The problem is that that pipeline does not yet exist. The European Union is known to be a champion of the idea, but a specific, firm project with clear costings has yet to materialize.
Although Turkmenistan stands to be a significant beneficiary of such a pipeline, it has shown no clear willingness to underwrite what would doubtless be a costly undertaking.
As an Atlantic Council blog last year pointed out, Turkmenistan would have to build compressor stations along the east-west pipeline to make the project feasible.
Plan B
With pipelines proving elusive, Turkmenistan has been forced to look within for opportunities to monetize its gas.
A government press release on the opening of the Malai gas compressor station this month alluded to “industrial giants specializing in deep processing of hydrocarbon raw materials” as being an important plank of the economy.
Examples of this type of diversification include the $3.4 billion Kiyanly petrochemical plant built in 2018 and a $1.7 billion gas-to-liquids plant close to Ashgabat.
The Oxford Institute for Energy Studies paper cast the new plants as “the most significant increment to gas demand in recent years” for Turkmenistan, with Kiyanly absorbing 5 bcm annually.
But the authors cautioned that the success of these debt-funded endeavors “will depend on market conditions, and Turkmenistan’s ability to compete in them.”
At least one gas-powered industrial project is turning out to be something of a white elephant.
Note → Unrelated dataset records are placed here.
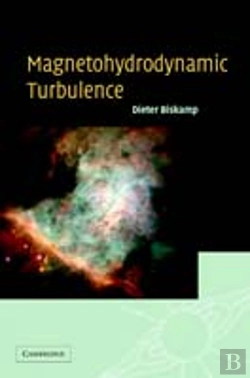 Bertrand.pt - Magnetohydrodynamic Turbulence
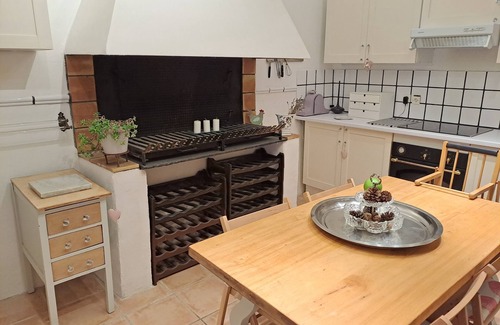 Sainte-Valiere Cottage | Le Cottage de Sainte Valière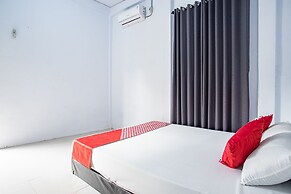 Hotel O Owo Guest House Syariah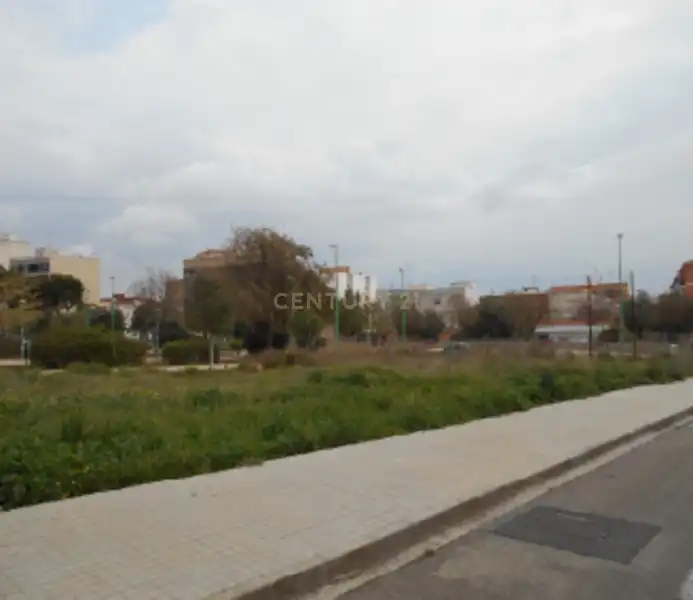 Residencial en venta en Picassent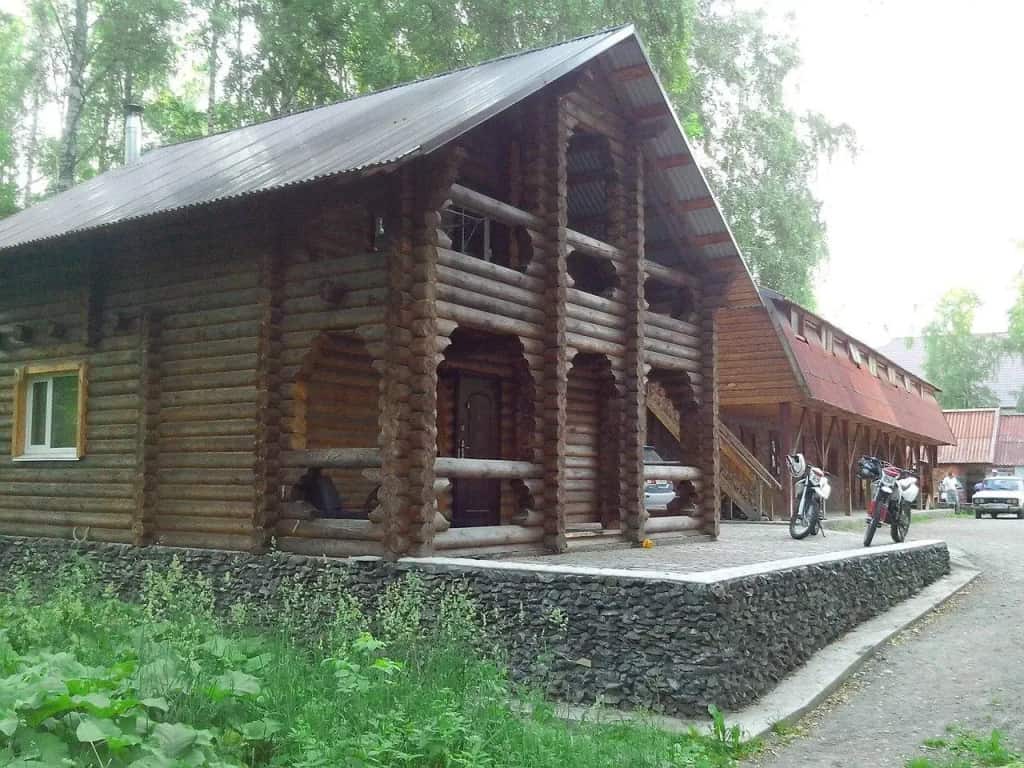 Как дома: главное фото 1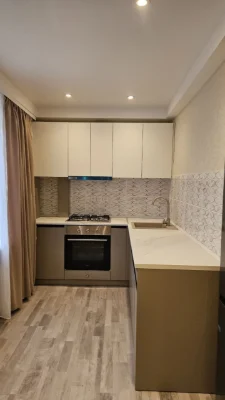 2 bedroom apartment for sale, mar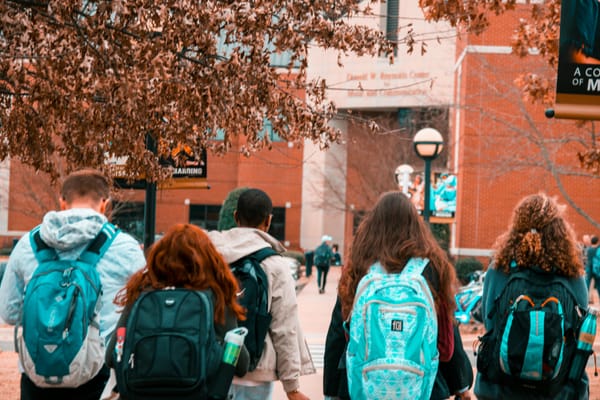 ICYMI: Welcome Week Workshop Highlights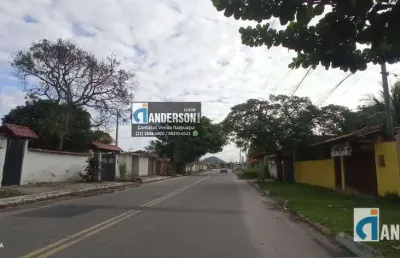 Terreno à venda na Rua Quarenta e Seis, Jardim Atlântico Central (Itaipuaçu), Maricá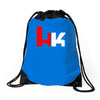 hk Drawstring Bags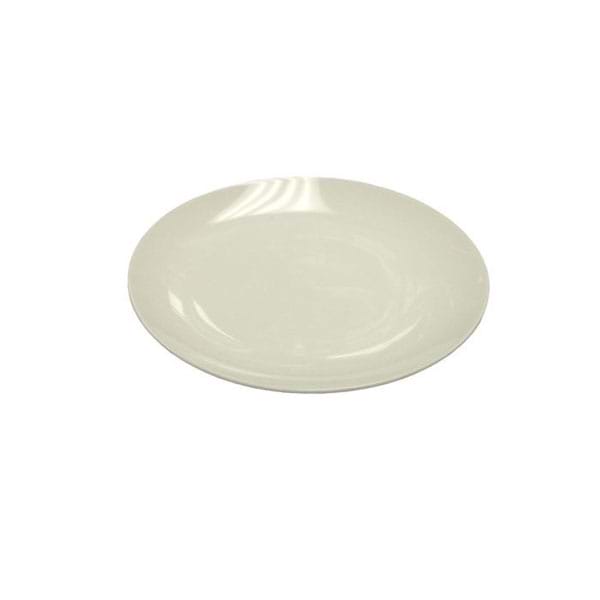 Coupe Oversize Plate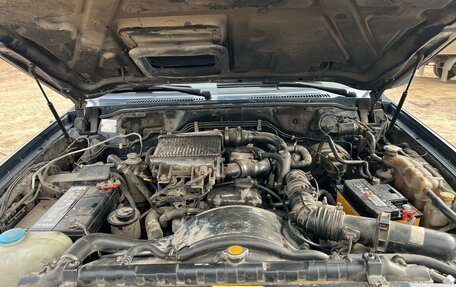 Nissan Patrol, 2004 год, 1 740 000 рублей, 16 фотография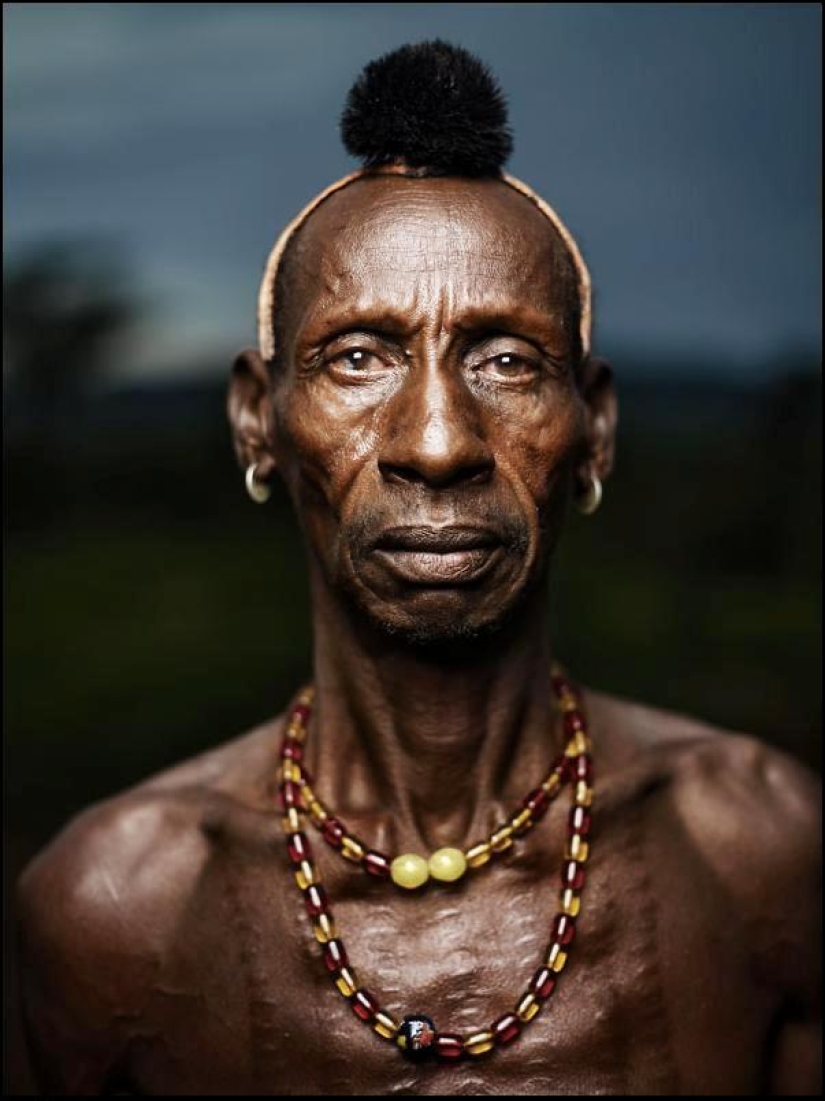 The Cradle of humanity The Cradle of humanity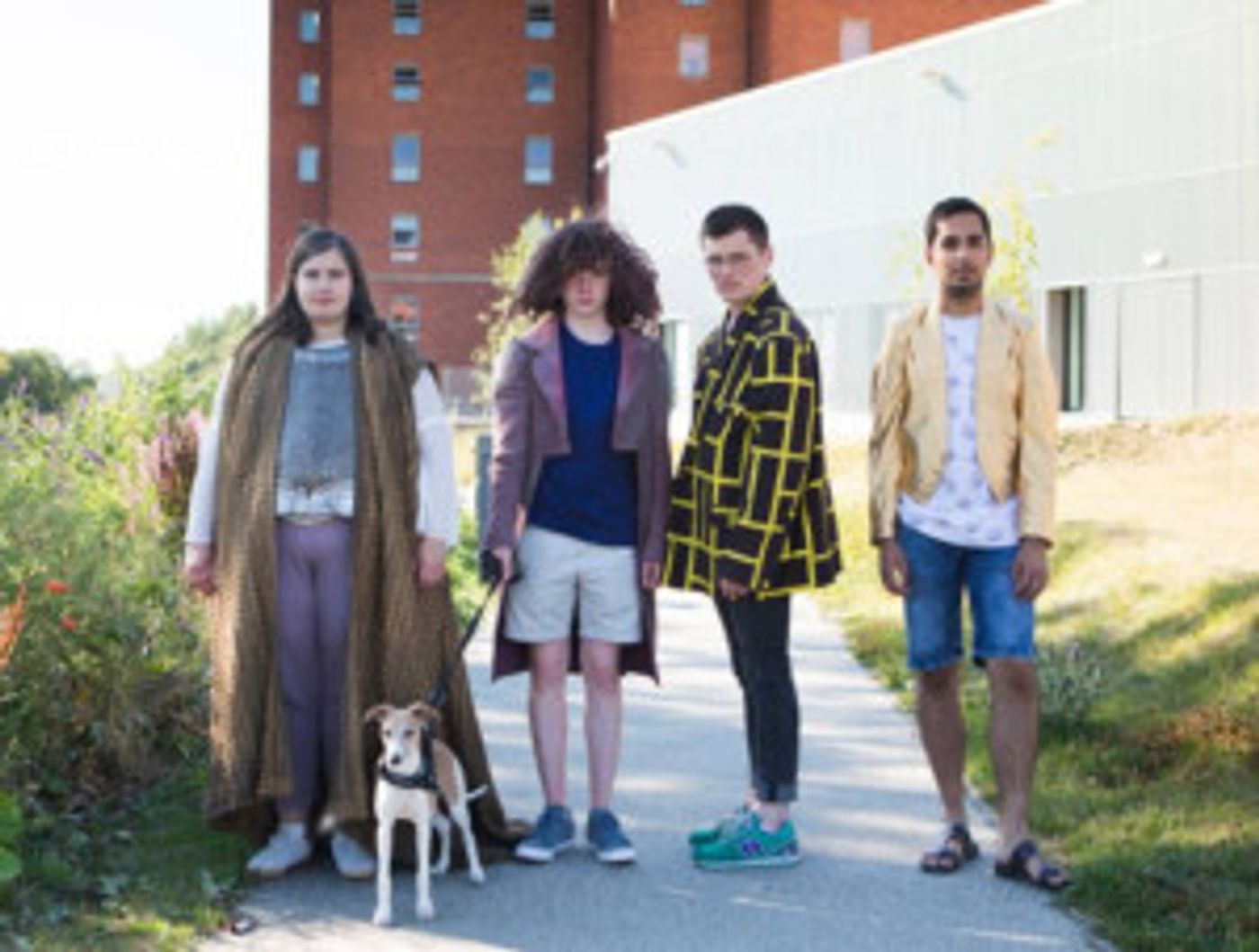 National Theatre Of Scotland Launches Futureproof Today  Image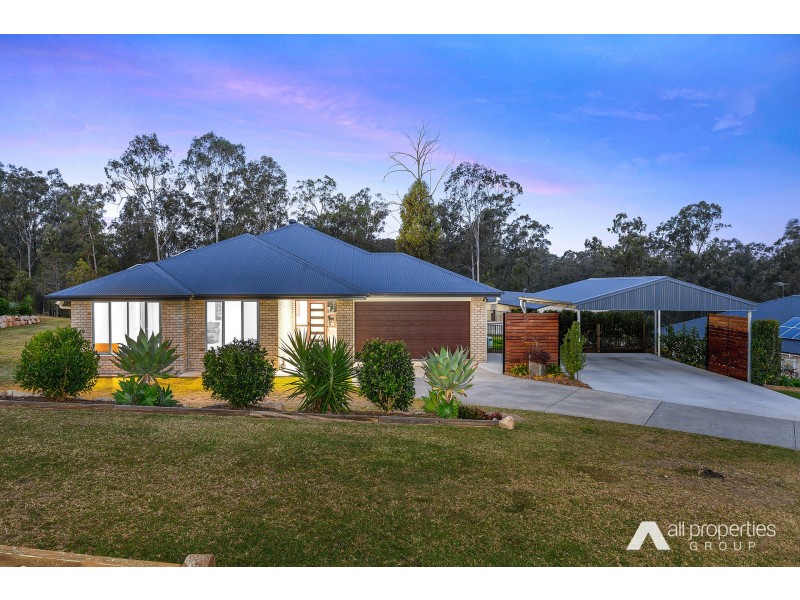 103-107 Spinebill Drive, Greenbank QLD 4124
Less than four years on from its inauguration, the $1 billion Garlyk potash mining and processing plant built for Turkmenistan by Belarusian state-owned chemicals company Belgorkhimprom has posted only a fraction of its intended output. That has left Berdymukhamedov grumbling that the Belarusian investors failed to honor the project design.
The plant is now the focus of a bitter arbitration case in Stockholm over unpaid fees.
Chris Rickleton is a journalist based in Almaty.